• [EXERCISE BRIEF] After finding the line that holds "Sebastian Vettel and" below, set down that line and the rest through the final one exactly, leaving the pictures out.

──────────────────────────────

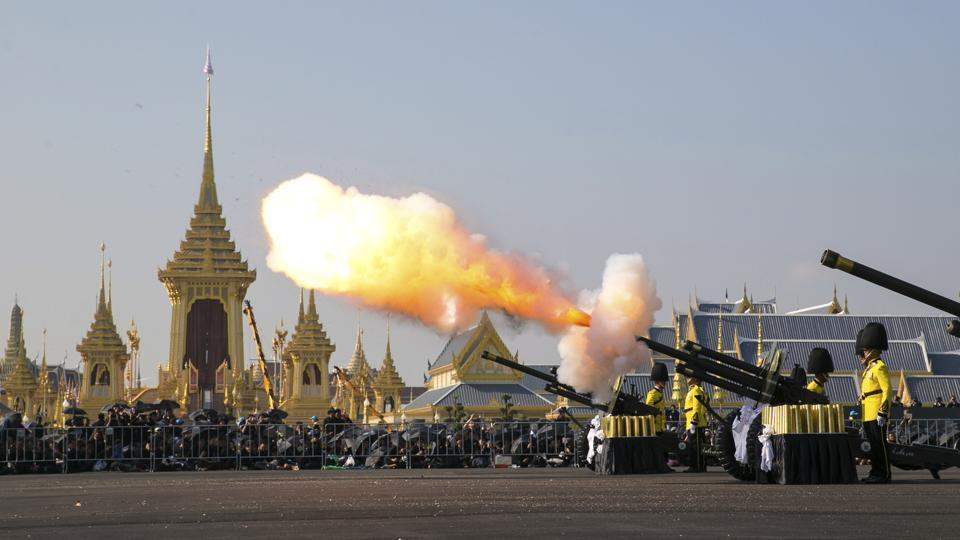 An artillery gun is fired at the funeral procession and royal cremation ceremony of late Thai King Bhumibol Adulyadej, in Bangkok, on October 26, 2017. A budget of 3 billion baht ($90 million) has been set aside for the funeral, which will be attended by dozens of heads of state, including King Jigme Khesar Namgyel Wangchuck of Bhutan and Japan's Prince Akishino and Princess Kiko. (Wason Wanichakorn / AP)
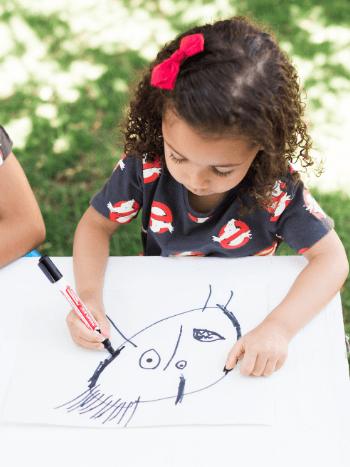 Preschool child drawing scary monster art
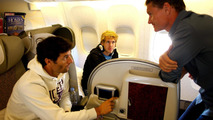 Sebastian Vettel and team mate Mark Webber chat with former F1 driver and BBC commentator David Coulthard on their flight to Red Bull headquaters in Austria from Abu Dhabi on November 15, 2010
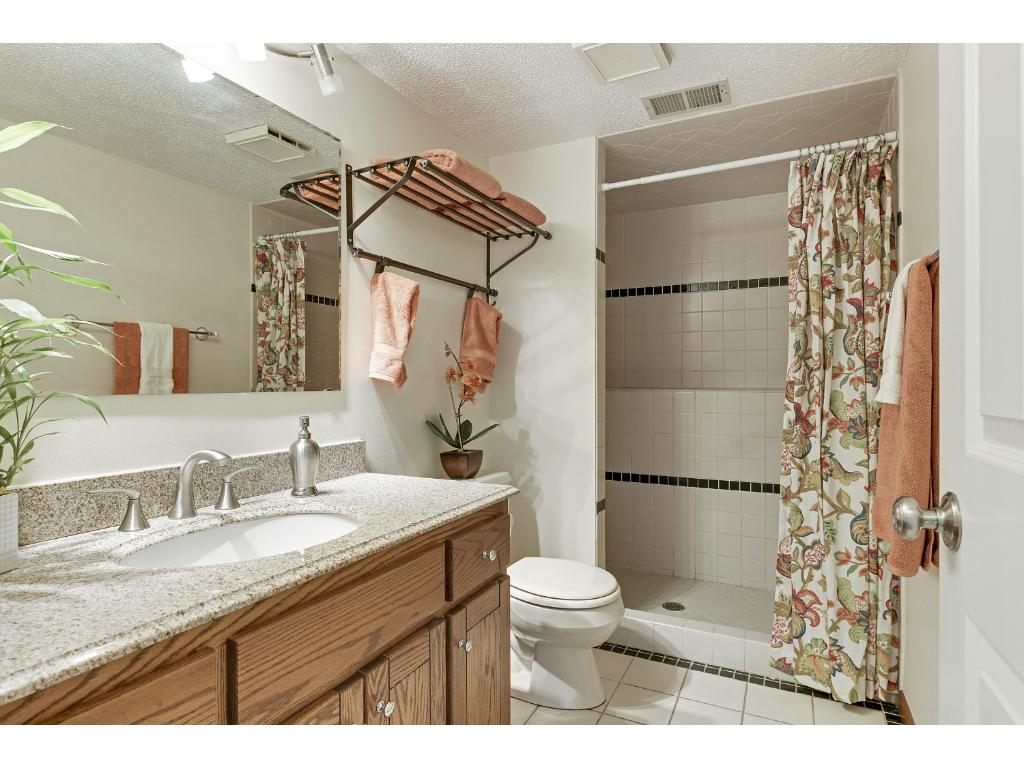3/4 Bathroom with New Granite Counter, New Sink and Vanity, New Light and Faucet, and large Shower!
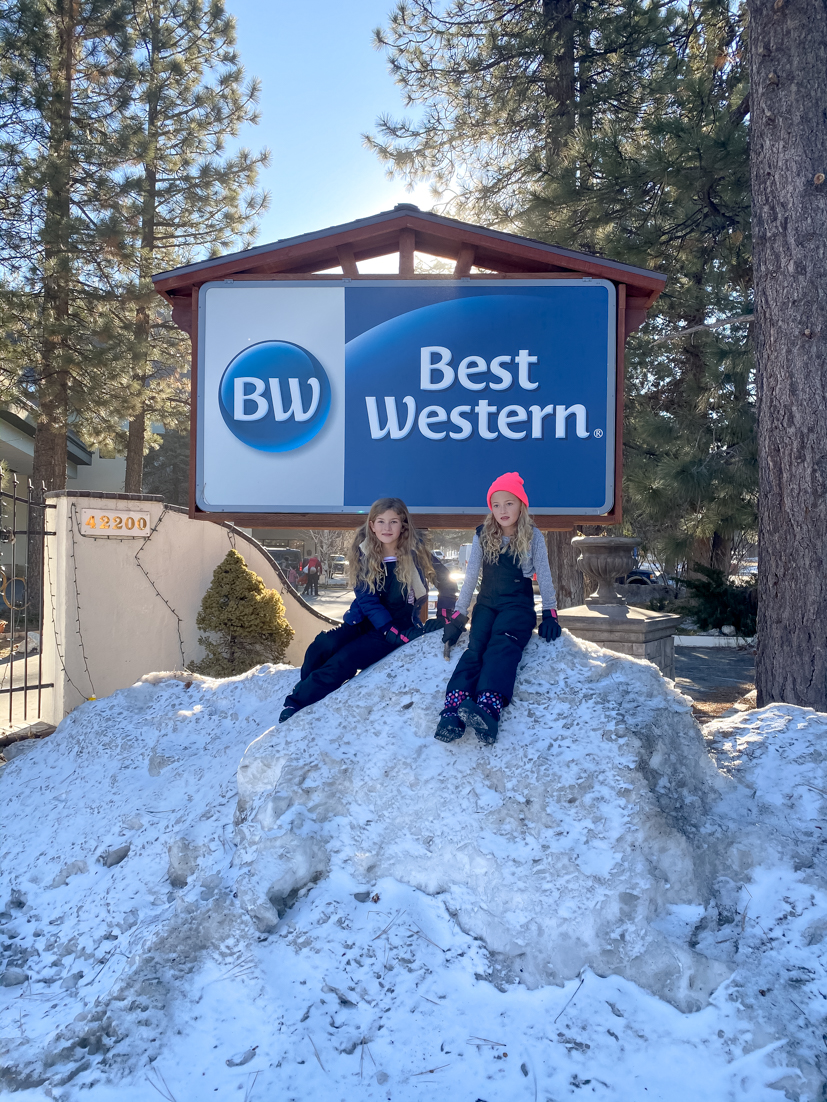 24 Hours In Big Bear featured by Top US Travel Blog, Style & Wanderlust; kids sitting in front of Best Western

──────────────────────────────

• [EXERCISE RESULT]
 Sebastian Vettel and team mate Mark Webber chat with former F1 driver and BBC commentator David Coulthard on their flight to Red Bull headquaters in Austria from Abu Dhabi on November 15, 2010
3/4 Bathroom with New Granite Counter, New Sink and Vanity, New Light and Faucet, and large Shower!
 24 Hours In Big Bear featured by Top US Travel Blog, Style & Wanderlust; kids sitting in front of Best Western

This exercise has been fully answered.